И тут наш миссионер пытается ему объяснить, что он нехорошо поступает. Он срывает лопоухий лист с близрастущего куста, приближает его к собственному носу (платок слишком сложно) и показывает, как надо было поступить. Дикарь внимательно выслушивает его и вдруг с сокрушительной разумностью говорит:
— Но ведь это не меняет вкус поджаренного мяса!
И в самом деле миссионер вынужден признать, что для дикаря это не меняет вкус поджаренного мяса.
Брезгливость — плод цивилизации и культуры. Это легко подтверждается на примере ребенка. Маленький ребенок в состоянии полуразумности, как маленький дикарь, тянет в рот все, что попадает ему под руку. Позже, наученный окружающими людьми, он усваивает уровень брезгливости своего времени.
Как наглядно, что физическая брезгливость человека развивается вместе с цивилизацией, и какая драма человечества, что нравственная брезгливость развивается гораздо медленней, хотя и само ее развитие многим может показаться спорным.

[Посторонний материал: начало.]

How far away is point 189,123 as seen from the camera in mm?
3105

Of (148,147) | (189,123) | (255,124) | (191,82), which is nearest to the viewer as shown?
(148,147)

Но я предполагаю, что нравственная брезгливость в человеке развивалась вместе с религией и культурой. Не обязаны ли мы более всего Евангелию за то отвращение, которое мы испытываем к предательству? Образ Иуды стал нарицательным. И хотя поток доносов достаточно мощен до сих пор, но не был бы он еще более мощным, если бы люди не содрогались, уподобляя себя Иуде?